--- Task item A ---
In the text on screen readers and transcriptions, reproduce the stretch from "The worst text" through "jumble of words.", swapping "jumble" for "muddle".
--- Task item B ---
According to the text on screen readers and transcriptions, why was the 19th-century farm diary the hardest passage to follow when read aloud? Answer in one to three sentences.

Transcriptions, Screen Readers, and ChatGPT

Usually, when we transcribe documents, we type what we see, retaining irregular spelling and punctuation. But does this practice–a scholarly standard–serve everyone? I wondered how screen readers deal with verbatim transcriptions, so I ran an experiment. I used Microsoft Narrator, the screen reader built into Windows, to read passages aloud from a 19th-century farm diary, a 17th-century beer recipe, and a part of the 15th-century Prose Alexander.

To my surprise, the 17th-century brewing recipe was the clearest to understand. Although it did pronounce the final "e" in "worke" and did not modernize "yest" to "yeast," the context made the meaning clear. At worst, the pronunciation of "u" for modern "v" in words like "uery" or "euening" was a bit distracting.

The Middle English text was also fairly reasonable. Narrator did a decent job pronouncing words like "swilke." However, some spellings that a reader might modernize were vocalized literally in ways that confused me. For example, "Whi, ame I thi son?" was pronounced "Whee, amey I thee son?" which I heard as "Whee, am I the sun?".

The worst text was the 19th-century farm diary. Narrator spelled out abbreviations like "hhds," instead of expanding them to “hogsheads”, but the terse wording of the entries was the biggest problem. The entry dates were spoken as numbers dropped into the text seemingly at random, and any passage in which the diarist did not write complete sentences sounded like a jumble of words.

This experiment showed that comprehensibility depends more on the nature of the text than on the age of the language or irregularity of the spelling. So how can we make such texts accessible?

--- Data records ---

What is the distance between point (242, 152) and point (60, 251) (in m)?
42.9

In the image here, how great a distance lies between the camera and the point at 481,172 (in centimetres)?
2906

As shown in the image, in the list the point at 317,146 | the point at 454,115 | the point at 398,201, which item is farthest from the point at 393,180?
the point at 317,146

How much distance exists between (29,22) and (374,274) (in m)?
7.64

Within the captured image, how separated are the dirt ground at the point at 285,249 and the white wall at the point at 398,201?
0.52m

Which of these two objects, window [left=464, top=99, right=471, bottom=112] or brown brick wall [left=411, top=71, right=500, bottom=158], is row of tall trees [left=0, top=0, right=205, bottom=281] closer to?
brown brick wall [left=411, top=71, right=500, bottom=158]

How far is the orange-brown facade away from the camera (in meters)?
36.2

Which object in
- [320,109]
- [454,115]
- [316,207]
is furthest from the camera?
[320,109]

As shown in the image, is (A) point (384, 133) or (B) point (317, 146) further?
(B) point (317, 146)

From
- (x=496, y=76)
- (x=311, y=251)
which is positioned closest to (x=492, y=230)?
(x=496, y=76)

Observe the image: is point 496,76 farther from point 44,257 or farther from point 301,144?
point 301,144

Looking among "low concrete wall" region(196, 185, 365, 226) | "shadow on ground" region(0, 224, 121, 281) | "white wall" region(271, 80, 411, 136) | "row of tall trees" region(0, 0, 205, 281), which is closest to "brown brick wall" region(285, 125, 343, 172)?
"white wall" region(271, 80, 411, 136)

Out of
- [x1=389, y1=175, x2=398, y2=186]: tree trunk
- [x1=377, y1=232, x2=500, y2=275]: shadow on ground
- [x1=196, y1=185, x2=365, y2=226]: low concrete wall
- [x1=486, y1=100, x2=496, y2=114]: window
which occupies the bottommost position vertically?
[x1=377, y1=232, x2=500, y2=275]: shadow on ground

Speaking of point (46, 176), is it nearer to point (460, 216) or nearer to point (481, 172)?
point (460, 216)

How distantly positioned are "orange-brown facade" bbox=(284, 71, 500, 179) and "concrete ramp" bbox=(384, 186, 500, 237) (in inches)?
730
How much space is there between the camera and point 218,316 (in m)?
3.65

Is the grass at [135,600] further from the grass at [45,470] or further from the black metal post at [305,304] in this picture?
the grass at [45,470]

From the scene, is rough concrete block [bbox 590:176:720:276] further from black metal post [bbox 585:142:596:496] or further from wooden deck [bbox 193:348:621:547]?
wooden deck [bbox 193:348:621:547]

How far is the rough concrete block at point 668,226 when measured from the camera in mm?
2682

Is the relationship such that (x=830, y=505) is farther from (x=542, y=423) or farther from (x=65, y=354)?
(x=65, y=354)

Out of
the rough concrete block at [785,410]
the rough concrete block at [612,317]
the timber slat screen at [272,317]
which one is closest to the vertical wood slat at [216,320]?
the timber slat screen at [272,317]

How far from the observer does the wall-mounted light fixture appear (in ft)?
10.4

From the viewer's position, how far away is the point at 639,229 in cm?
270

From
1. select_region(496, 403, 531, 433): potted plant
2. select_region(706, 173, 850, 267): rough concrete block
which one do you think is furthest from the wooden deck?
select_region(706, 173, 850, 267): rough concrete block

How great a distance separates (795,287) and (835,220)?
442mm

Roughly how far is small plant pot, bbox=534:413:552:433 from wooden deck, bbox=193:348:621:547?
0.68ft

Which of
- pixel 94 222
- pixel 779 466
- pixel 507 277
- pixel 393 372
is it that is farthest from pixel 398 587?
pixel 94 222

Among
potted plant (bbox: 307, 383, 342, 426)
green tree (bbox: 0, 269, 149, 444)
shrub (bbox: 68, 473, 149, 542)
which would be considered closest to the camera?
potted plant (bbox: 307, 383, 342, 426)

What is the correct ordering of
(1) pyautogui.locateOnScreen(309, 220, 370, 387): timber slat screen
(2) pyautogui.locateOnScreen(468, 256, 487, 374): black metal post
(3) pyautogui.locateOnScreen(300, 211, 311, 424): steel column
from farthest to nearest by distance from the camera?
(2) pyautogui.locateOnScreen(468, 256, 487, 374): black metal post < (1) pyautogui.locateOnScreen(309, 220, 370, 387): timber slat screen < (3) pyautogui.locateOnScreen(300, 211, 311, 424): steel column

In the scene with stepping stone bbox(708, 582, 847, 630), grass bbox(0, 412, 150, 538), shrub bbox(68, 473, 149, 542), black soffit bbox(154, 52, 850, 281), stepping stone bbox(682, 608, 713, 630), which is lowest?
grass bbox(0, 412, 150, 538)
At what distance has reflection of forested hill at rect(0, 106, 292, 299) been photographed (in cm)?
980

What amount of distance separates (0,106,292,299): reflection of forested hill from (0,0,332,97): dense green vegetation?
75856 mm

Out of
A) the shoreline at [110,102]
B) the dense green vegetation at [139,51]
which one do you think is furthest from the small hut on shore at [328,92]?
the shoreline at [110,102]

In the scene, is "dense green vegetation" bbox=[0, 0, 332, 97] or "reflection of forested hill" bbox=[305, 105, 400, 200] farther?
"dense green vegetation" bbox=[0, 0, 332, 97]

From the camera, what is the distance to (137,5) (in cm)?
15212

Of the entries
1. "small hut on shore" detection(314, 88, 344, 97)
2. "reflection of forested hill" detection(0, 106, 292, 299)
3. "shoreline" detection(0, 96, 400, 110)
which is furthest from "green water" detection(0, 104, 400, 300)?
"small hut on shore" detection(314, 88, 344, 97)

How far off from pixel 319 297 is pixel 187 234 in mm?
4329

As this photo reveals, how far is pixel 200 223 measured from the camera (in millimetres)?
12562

--- Output A ---
The worst text was the 19th-century farm diary. Narrator spelled out abbreviations like "hhds," instead of expanding them to “hogsheads”, but the terse wording of the entries was the biggest problem. The entry dates were spoken as numbers dropped into the text seemingly at random, and any passage in which the diarist did not write complete sentences sounded like a muddle of words.

--- Output B ---
The main problem was the terse wording of the entries. Narrator spoke the entry dates as numbers that seemed to drop into the text at random, and passages without complete sentences sounded like a jumble of words. Narrator also spelled out abbreviations such as "hhds" rather than expanding them to "hogsheads".